Ich habe mir das jetzt mal rausgepickt, sei mir nicht böse darüber, aber das transportiert etwas, dem ich sowas von absolut nicht zustimme.
Er hat zwar recht, dass die Basis der Partei in vielen Bereichen Neonazis nicht nachsteht, aber in dem Punkt zu sagen, die Spitzenleute seien besser, will ich ihm massiv widersprechen. Hier sind ein paar Zitate verschiedener Spitzenleute der AfD. Noch nicht auf den Geschmack gekommen? Ich habe noch mehr. Die sind auch von 2014.

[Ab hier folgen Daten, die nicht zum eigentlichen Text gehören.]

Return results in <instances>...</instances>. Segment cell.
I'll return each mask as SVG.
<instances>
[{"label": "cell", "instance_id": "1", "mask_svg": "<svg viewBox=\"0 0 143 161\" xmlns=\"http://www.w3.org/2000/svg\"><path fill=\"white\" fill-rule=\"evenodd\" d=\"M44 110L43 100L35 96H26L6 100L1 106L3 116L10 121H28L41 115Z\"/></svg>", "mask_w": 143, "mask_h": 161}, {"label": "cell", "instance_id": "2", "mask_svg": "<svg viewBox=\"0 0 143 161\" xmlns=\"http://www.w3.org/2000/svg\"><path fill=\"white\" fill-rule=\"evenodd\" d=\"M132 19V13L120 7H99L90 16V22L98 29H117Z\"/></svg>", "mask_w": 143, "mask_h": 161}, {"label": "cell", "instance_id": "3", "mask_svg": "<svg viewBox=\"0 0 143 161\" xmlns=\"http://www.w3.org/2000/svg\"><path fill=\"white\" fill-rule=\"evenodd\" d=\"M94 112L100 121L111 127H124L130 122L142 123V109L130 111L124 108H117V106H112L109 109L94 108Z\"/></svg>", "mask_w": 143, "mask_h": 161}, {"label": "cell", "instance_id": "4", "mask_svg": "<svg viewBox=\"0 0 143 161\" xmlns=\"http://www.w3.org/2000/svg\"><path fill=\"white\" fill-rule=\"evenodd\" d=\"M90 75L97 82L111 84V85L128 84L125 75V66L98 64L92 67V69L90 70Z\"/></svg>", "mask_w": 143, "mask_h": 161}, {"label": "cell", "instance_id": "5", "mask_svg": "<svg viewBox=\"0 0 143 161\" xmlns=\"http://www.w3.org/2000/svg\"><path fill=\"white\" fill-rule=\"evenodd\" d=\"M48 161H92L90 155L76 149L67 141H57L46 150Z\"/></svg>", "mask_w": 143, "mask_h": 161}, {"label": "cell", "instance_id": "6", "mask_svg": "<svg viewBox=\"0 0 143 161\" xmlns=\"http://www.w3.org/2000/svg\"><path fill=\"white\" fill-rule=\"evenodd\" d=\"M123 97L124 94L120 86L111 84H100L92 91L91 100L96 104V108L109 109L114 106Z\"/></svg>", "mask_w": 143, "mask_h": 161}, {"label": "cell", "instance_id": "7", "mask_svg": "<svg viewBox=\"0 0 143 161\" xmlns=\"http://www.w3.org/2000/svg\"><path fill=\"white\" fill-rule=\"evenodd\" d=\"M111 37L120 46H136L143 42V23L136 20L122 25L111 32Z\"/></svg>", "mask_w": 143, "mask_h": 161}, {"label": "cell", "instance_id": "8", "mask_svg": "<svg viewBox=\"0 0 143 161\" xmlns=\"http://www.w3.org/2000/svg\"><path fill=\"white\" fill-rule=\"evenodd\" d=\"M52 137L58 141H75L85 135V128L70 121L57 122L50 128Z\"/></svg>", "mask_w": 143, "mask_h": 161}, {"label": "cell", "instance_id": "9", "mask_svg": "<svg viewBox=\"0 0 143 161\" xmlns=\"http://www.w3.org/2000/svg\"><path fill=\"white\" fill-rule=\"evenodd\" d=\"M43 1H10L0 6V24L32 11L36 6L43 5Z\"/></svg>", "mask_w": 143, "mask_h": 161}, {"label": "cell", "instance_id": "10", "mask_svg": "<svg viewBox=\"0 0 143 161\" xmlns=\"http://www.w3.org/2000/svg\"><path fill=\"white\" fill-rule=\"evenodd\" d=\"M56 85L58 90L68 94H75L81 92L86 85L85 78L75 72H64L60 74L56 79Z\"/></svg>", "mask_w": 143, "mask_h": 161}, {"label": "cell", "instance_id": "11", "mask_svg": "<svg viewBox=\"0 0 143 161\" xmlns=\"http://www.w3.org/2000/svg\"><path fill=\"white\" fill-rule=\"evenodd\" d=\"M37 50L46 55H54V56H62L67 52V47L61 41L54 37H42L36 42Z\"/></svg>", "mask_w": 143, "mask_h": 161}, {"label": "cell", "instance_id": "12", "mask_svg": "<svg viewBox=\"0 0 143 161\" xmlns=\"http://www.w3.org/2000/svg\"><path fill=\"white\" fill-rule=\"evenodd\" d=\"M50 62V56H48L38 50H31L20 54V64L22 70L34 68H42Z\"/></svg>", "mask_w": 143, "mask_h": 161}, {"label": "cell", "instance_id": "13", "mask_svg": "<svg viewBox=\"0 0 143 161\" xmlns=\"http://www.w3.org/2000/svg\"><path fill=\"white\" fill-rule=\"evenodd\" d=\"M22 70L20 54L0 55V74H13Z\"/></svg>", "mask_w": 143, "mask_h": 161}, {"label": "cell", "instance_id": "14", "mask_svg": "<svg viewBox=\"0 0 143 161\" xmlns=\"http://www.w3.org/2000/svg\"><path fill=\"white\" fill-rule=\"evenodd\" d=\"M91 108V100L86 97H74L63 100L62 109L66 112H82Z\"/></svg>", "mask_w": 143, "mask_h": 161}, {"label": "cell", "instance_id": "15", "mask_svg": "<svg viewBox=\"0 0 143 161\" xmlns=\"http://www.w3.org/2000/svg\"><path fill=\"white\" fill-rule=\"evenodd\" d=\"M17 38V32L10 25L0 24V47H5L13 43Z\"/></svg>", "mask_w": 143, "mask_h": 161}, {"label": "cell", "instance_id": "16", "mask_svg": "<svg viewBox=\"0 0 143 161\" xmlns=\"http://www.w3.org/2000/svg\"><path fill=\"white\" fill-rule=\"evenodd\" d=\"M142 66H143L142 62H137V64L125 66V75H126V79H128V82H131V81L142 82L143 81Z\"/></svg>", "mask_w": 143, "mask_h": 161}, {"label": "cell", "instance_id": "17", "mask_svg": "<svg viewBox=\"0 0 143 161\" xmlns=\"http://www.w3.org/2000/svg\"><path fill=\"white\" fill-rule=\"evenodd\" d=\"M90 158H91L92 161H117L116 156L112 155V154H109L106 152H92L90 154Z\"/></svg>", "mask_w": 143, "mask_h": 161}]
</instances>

Für mich hat eine Partei, deren Spitzenleute sich in Außen- und Sozialpolitik offen zu Bismarck bekennen, nichts im deutschen Bundestag verloren. Gar nichts.
Während ich die Ursprünge der Partei, die wirtschaftspolitische Euro-Kritik für durchaus in akzeptablem Maße diskussionswürdig halte (weil das Thema verdammt kompliziert ist und ich nichts gegen grundlegend unterschiedliche Meinungen habe, auch wenn ich ihnen nicht zustimme), sind sämtliche anderen gezeigten politischen Ideen nicht nur rechtspopulistisch, sondern deutlich weiter als das. Nicht nur an der Basis, auch an der Spitze.

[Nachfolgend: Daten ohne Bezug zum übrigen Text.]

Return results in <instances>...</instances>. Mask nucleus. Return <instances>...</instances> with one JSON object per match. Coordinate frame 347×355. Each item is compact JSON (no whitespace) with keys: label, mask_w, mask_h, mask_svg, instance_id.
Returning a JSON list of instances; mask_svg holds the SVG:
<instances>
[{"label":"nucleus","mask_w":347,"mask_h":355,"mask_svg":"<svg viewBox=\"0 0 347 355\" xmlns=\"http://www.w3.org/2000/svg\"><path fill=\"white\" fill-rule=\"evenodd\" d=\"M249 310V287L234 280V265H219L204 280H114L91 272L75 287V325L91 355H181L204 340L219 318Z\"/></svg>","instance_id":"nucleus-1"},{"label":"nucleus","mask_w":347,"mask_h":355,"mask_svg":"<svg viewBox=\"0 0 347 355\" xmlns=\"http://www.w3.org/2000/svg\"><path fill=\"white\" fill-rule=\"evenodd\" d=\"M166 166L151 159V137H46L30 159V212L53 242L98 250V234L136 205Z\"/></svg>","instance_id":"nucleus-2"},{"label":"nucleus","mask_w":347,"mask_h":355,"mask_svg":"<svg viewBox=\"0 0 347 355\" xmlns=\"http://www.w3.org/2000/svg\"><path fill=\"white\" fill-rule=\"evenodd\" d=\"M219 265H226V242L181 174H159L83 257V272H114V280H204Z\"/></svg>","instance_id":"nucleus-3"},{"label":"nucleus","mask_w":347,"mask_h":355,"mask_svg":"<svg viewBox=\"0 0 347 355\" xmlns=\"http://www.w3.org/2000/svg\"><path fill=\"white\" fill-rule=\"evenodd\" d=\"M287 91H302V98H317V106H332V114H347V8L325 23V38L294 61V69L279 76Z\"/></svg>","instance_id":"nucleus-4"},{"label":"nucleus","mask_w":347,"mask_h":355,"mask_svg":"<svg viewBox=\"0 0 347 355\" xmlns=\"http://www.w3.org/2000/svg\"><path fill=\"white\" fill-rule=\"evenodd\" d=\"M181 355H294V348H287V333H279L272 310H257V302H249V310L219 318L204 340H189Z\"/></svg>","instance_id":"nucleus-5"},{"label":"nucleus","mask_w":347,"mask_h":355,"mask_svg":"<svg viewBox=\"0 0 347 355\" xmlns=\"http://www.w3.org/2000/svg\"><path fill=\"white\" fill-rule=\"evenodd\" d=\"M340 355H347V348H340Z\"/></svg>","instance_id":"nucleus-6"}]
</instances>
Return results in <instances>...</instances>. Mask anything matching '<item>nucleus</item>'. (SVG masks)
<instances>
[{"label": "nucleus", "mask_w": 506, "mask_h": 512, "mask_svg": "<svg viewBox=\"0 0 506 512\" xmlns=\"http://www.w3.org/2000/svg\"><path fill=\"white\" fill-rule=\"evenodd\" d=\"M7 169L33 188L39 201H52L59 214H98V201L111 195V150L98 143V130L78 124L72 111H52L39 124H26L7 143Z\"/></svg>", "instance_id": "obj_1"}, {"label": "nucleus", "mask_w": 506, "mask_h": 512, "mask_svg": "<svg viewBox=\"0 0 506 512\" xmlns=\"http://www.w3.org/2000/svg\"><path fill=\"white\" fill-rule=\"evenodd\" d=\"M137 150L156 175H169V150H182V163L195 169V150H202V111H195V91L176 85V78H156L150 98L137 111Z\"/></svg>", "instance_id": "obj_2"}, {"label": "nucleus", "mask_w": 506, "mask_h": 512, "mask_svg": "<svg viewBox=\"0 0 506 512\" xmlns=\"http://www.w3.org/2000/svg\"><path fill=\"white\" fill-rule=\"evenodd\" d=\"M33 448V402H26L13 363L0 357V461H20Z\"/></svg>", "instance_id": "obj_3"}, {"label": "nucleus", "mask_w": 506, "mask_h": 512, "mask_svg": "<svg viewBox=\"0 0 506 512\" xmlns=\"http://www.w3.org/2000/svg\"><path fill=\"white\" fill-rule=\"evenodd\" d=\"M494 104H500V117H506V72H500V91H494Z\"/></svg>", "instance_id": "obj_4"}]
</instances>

Ich habe zufällig gestern "Hart aber Fair" gesehen, weil ich etwas nebenbei hören wollte. Da hat der werte Herr Lucke sich massiv verbal dagegen gewehrt, dass man in der Sendung ja "Lucke-Bashing" betreiben würde, und ihn und seine Partei als rechtskonservativ, rechtspopulistisch und allgemein rechts bezeichnen würde, bar jeder Grundlage. Weil seine Partei ja durch alle Bevölkerungsschichten ginge. Michel Friedman, jemand mit dem ich nicht unbedingt oft übereinstimme, hat ihm eine sehr kluge Antwort gegeben. Sinngemäß etwa: "Auch wenn die Partei in Wahlwerbung und öffentlichen Auftritten nicht unbedingt komplett rechtes Gedankengut kommuniziert, sendet sie Signale an bestimmte Wählergruppen [read: Rechtsextreme]. Diese werden von diesen Wählergruppen dekodiert und verstanden als das, was sie sind: Rechtspopulistisch bis Rechtsextrem. Auch wenn sie manchmal auf den ersten Blick nicht so scheinen."

Es ist also kein Wunder, wenn die AfD in Teilen dieselben Wahlplakate wie die NPD aufhängt. Nicht im Geringsten. Und das bestimmt nicht die Basis bei Bundesweiten wahlen (wie Bundestag und Europawahl).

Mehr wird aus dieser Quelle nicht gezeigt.